如月は頷くと立ち入り禁止の封をされたライブハウスへの階段をちらりと見やった。
「だってうちの仲間だもん、郷田」
あけすけにそう言う如月に、叶守が期待を露わに「なら」と訊ねる。
「そいつが今どこにいるか知りません?」
如月は考え事をするように顎に手を当ててしばらく斜め上を見ると、やがてゆっくりアスマ達に向き直った。
「今どこ……まではわかんないけど、隠れ家なら知ってるよ」
「ほ、ホントですか!? どこに?」
アスマが興奮して尋ねると、如月は後ろで手を組んで微笑んだ。
「案内してあげようか?」
「え?」
「アイツ怖いからさ。アタシが間に入ってた方が君も話しやすいんじゃない?」
如月がどうかなと小首を傾げる。
それは、確かにありがたい提案ではある。
だが、同時に不安でもあった。
『……まあ、でも さすがにあの人は怪しいかな』
ライブハウスでの爻坂の発言が脳裏によぎる。しかも、話の流れで突っ込めなかったが、如月は叶守の姿も普通に視えている。つまりは霊感があるということで……。
この提案を受け入れるべきか否か頭の中で逡巡を繰り返す。
「じゃあ、とっとと案内してくださいまし」
叶守は如月をまっすぐ見据えると偉そうな口調で指図した。
「ちょ、叶守……」
「美人局に引っかかるのもまたオツですわ」
ツツモタセ……? よく分からないが、何やらまた失礼なことを言ったであろう叶守に、如月は微笑みを返して前の道に一歩踏み出した。

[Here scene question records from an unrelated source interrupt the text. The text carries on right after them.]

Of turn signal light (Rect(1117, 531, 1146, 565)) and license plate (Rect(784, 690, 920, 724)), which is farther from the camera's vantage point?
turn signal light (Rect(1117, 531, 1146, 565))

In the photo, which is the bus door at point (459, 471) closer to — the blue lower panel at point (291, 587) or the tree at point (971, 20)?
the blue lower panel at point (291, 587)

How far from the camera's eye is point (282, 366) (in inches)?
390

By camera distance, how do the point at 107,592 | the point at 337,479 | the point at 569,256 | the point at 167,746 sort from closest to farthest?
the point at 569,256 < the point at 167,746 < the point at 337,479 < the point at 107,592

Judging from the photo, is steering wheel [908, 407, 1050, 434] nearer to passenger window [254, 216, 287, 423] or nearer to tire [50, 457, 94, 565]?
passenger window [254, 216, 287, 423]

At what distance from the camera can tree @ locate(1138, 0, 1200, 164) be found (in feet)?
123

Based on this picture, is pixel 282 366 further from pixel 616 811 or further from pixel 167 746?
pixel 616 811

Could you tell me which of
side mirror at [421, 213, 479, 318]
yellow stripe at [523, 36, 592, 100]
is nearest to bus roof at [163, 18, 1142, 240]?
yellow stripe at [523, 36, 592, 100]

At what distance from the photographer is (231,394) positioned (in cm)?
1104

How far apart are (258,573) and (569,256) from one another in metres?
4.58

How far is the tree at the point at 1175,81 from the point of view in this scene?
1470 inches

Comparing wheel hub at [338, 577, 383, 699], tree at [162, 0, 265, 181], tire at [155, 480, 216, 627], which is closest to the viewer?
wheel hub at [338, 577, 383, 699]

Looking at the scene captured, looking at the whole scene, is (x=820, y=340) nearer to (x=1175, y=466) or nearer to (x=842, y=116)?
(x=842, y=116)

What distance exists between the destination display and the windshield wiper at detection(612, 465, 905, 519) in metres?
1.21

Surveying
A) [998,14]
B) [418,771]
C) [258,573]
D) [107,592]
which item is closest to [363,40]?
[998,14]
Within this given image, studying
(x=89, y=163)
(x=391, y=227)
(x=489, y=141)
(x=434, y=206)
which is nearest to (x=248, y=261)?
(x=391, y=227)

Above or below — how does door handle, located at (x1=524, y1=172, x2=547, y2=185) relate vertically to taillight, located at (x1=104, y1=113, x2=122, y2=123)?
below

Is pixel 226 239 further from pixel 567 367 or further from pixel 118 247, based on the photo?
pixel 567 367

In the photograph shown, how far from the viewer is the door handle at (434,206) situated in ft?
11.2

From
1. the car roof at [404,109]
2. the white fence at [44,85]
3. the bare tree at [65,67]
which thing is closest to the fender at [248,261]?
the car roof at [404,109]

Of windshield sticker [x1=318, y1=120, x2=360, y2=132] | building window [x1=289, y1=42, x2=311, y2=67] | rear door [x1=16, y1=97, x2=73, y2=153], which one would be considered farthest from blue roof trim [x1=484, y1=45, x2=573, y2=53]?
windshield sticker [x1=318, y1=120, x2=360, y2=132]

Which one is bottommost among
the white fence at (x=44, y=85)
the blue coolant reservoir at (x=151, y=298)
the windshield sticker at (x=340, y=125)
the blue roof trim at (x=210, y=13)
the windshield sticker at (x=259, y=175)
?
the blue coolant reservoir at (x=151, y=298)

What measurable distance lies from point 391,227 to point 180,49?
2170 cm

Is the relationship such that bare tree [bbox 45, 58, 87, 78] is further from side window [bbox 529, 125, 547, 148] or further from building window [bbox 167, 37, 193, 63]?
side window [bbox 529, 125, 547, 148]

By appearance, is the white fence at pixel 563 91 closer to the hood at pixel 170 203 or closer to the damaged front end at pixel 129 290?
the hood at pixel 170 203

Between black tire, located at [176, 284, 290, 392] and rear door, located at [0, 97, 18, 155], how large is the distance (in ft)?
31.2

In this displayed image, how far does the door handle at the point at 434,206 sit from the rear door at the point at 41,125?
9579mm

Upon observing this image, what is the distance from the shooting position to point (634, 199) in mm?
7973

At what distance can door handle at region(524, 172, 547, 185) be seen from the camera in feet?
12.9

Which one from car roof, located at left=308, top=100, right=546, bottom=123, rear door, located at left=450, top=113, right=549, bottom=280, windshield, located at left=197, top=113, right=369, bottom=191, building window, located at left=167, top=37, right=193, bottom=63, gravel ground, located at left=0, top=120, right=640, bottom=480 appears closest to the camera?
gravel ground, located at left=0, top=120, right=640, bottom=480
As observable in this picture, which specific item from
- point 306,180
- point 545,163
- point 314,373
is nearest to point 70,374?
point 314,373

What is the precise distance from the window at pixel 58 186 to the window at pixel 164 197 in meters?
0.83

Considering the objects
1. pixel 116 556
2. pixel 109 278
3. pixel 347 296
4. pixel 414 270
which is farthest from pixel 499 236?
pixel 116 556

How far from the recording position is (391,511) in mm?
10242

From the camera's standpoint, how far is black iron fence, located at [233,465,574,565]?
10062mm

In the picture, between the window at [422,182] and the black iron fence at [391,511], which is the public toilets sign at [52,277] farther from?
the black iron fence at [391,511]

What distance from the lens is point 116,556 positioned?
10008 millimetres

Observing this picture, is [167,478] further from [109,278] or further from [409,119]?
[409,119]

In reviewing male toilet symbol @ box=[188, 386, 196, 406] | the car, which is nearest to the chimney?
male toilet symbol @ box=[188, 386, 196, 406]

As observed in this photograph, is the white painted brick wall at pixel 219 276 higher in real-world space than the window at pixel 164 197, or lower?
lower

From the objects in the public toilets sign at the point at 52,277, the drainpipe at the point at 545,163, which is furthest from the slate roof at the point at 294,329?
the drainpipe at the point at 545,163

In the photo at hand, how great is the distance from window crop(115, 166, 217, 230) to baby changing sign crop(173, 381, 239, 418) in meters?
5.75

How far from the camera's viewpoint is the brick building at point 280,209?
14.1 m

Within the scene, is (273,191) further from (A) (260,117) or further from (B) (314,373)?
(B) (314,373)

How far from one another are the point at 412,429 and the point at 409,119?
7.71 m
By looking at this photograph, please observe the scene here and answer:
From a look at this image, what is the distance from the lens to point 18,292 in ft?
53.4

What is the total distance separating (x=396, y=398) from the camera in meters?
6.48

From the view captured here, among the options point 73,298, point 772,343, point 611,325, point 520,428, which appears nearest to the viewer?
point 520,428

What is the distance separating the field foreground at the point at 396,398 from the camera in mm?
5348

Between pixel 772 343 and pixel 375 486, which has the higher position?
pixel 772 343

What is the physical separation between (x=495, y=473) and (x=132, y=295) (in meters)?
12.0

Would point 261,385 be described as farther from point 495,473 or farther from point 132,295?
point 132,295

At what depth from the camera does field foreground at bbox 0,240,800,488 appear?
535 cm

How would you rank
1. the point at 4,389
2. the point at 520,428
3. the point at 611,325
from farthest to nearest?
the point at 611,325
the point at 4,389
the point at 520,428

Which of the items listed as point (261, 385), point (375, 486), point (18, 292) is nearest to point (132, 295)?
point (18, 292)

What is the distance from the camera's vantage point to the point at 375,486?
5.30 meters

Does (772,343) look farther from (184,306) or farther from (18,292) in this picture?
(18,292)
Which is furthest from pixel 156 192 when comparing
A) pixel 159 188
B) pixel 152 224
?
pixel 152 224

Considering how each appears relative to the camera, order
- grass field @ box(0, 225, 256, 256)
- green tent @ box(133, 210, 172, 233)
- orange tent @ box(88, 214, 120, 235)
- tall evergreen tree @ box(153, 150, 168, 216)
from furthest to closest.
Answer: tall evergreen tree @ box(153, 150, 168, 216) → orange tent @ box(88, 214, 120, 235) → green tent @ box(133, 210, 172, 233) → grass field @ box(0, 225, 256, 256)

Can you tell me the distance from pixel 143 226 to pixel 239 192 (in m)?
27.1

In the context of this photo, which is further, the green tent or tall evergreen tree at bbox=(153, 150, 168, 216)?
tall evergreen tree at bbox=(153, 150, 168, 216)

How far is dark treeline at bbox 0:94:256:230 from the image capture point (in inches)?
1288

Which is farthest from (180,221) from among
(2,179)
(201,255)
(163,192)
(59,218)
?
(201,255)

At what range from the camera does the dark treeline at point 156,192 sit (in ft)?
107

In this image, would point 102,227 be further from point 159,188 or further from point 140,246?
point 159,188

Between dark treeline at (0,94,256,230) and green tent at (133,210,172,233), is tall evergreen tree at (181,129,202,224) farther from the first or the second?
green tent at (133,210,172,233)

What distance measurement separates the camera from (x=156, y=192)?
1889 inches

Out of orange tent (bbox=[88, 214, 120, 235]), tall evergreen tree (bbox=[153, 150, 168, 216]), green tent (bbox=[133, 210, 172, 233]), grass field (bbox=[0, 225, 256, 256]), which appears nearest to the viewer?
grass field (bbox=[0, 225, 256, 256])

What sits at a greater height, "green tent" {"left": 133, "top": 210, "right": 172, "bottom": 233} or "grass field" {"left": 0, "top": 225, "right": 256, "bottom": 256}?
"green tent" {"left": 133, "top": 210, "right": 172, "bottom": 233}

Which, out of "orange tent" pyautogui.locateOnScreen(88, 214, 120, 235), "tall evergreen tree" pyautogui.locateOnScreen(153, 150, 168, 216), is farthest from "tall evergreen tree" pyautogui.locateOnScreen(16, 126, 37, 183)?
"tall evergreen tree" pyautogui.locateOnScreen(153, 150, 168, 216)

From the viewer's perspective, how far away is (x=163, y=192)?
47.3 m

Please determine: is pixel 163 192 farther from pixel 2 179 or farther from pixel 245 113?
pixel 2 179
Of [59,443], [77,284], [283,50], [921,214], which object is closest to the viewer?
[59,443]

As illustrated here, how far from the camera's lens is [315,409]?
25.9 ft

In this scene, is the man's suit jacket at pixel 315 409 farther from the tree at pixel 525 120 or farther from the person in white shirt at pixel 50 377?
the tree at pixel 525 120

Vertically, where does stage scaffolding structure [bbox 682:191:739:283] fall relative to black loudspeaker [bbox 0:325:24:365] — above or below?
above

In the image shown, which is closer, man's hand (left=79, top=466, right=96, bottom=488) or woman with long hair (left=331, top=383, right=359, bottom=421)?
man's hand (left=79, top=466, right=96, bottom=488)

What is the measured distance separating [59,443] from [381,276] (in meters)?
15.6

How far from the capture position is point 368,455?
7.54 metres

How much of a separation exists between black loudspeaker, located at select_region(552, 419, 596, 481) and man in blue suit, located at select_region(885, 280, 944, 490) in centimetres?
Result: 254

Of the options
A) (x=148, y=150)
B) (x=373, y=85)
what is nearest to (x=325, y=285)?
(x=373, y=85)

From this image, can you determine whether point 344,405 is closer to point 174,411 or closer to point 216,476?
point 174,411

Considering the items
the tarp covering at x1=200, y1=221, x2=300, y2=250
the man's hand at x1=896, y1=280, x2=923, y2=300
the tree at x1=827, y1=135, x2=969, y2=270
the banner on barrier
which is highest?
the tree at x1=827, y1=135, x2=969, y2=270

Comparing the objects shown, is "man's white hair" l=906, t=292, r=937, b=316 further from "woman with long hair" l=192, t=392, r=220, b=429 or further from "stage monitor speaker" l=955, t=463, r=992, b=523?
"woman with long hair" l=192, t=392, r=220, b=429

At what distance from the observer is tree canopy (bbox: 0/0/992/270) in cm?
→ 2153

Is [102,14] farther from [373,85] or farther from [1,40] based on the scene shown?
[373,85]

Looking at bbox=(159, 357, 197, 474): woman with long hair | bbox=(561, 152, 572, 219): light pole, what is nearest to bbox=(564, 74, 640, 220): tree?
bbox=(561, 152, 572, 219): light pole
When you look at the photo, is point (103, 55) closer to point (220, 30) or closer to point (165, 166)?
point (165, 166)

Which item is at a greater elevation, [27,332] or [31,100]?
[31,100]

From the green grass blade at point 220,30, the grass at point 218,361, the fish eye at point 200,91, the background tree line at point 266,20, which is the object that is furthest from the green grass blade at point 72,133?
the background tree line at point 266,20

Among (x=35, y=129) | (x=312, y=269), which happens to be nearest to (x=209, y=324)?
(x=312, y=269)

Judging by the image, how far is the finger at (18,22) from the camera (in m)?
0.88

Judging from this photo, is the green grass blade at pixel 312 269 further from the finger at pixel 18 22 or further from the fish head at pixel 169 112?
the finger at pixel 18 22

「……ちょっと遠いし、取り敢えずバス停まで行こっか?」
「バスガス爆発! アスパラガス!」
如月と叶守が先に歩き出し、立ちつくしていたアスマが一歩遅れる。
「……あ、ちょっと――」
待ってよと急いで駆け出そうとした時、何かがヒラリとアスマのポケットから落ちた。
地面に目を落とすと、『大凶』のおみくじ。
拾い上げようと腰をかがめると、急に突風が吹き、みくじ紙はあっという間に風に攫われた。
凶兆の肌寒さに身震いして、アスマは二人の後を追った。